Cose da fare:
a: Secondo il testo sul Fiumefreddo Photo Festival, qual è il tema della prima edizione?
b: Trova ogni riga che contiene la parola "blue" e ricopiala.

Testo:
○ ○ ○ ○ ○ ○ ○
© Maria Giulia Trombini
Midway: between past and future
Il tema della prima edizione di Fiumefreddo Photo Festival è Midway: between past and future.
Vogliamo affrontare l’ineluttabilità del tempo provando a vincolarla, per quanto possibile, a punti saldi duraturi. Tratti di discontinuità che raccontino il momento corrente inserendolo in una cornice di prospettiva, che rinnovino l’attenzione su ciò che è ancora troppo prezioso per andare perso, che traccino profili di futuri possibili attualizzandone la suggestione.
Gli ultimi due anni tremendi, imprevedibili e intensi restituiscono in modo chiaro la misura della turbolenza: unico innesto di imprevedibilità capace di increspare il flusso lineare del tempo convenzionale. Le profonde mutazioni sociali, politiche ed economiche rimettono in discussione ciò che fino a poco prima era il teorema assodato.
○ ○ ○ ○ ○ ○ ○
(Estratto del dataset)
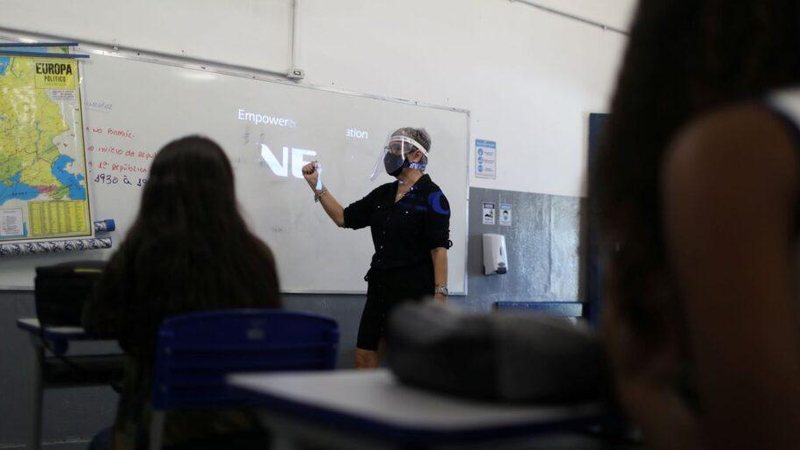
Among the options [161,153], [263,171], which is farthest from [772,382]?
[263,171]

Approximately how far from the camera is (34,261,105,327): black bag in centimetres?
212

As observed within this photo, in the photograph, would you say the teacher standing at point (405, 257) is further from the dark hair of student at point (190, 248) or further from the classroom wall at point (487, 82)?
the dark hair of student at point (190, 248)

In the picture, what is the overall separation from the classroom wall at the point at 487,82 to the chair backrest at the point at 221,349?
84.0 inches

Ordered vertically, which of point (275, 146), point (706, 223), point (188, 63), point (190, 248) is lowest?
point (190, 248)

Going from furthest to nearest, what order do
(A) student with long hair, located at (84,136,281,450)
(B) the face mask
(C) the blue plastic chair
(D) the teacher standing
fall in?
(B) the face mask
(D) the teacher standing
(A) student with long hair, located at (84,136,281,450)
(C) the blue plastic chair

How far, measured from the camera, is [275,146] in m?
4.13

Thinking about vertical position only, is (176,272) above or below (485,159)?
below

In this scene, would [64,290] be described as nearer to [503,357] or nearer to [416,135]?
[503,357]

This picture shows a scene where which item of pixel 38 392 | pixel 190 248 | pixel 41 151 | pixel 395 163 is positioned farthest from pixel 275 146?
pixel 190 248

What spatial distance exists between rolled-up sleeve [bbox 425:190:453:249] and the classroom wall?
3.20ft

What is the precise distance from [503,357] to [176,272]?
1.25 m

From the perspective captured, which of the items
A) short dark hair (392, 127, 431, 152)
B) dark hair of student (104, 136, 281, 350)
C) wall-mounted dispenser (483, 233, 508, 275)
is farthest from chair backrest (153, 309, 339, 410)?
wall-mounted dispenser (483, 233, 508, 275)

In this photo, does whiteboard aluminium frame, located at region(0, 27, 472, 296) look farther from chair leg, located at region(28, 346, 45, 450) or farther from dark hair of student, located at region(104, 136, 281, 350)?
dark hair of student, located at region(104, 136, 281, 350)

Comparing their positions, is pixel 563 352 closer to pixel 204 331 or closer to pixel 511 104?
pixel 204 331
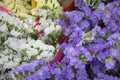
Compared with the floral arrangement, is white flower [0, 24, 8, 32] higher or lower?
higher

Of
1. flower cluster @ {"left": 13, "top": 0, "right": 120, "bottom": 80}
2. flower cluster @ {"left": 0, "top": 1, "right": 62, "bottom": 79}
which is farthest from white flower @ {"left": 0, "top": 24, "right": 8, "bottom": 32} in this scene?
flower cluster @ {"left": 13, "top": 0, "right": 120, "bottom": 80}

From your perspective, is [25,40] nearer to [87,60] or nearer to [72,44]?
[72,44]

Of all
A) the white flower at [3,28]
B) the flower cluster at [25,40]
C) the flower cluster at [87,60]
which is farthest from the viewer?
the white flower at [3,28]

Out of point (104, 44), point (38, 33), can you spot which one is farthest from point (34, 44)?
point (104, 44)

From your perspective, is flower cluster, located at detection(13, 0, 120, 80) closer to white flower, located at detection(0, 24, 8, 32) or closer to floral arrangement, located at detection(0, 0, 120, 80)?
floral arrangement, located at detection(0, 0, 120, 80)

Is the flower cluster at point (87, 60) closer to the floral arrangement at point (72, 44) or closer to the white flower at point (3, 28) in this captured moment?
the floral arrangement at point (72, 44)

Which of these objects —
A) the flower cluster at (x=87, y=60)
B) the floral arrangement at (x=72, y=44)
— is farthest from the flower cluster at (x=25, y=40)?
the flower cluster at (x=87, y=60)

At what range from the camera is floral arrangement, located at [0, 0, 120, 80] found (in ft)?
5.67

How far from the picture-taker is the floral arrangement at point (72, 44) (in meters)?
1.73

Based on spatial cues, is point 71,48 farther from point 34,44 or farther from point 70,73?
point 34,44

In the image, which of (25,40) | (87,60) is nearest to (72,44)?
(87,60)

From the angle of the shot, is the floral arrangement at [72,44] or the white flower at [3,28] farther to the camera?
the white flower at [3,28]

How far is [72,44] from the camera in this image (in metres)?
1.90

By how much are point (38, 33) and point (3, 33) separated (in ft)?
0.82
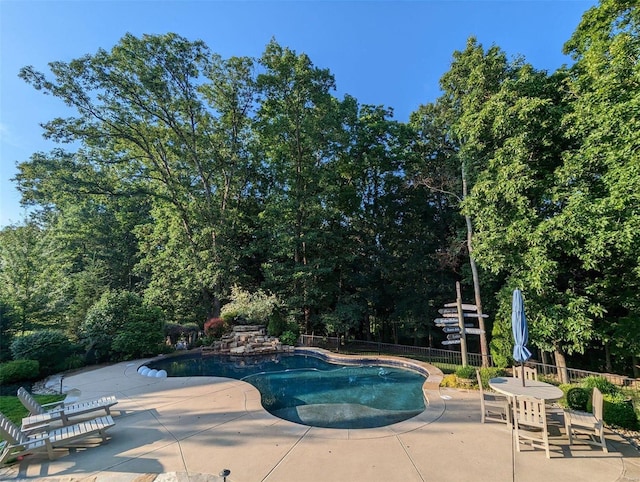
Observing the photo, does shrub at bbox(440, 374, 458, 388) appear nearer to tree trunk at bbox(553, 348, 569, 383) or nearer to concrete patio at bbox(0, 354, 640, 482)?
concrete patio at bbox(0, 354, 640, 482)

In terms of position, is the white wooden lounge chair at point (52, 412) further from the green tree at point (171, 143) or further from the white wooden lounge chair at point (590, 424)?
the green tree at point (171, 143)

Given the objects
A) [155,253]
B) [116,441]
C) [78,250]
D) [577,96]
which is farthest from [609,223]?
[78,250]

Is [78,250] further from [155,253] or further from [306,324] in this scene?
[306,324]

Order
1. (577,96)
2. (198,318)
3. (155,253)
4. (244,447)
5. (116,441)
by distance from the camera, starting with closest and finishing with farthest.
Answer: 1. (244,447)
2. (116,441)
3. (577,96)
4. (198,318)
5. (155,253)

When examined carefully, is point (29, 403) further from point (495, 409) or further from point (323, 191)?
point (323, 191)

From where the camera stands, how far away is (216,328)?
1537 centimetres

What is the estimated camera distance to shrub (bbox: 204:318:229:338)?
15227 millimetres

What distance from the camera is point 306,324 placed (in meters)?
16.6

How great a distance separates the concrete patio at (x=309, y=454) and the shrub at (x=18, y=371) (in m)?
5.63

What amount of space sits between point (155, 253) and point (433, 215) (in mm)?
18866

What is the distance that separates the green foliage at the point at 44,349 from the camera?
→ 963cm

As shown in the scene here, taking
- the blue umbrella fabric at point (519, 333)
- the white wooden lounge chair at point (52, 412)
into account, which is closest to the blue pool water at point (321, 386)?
○ ○ ○ ○ ○ ○ ○
Risposte:
a: Midway: between past and future.

b:
(C) the blue plastic chair
(C) the blue plastic chair
- the blue umbrella fabric at point (519, 333)
into account, which is closest to the blue pool water at point (321, 386)?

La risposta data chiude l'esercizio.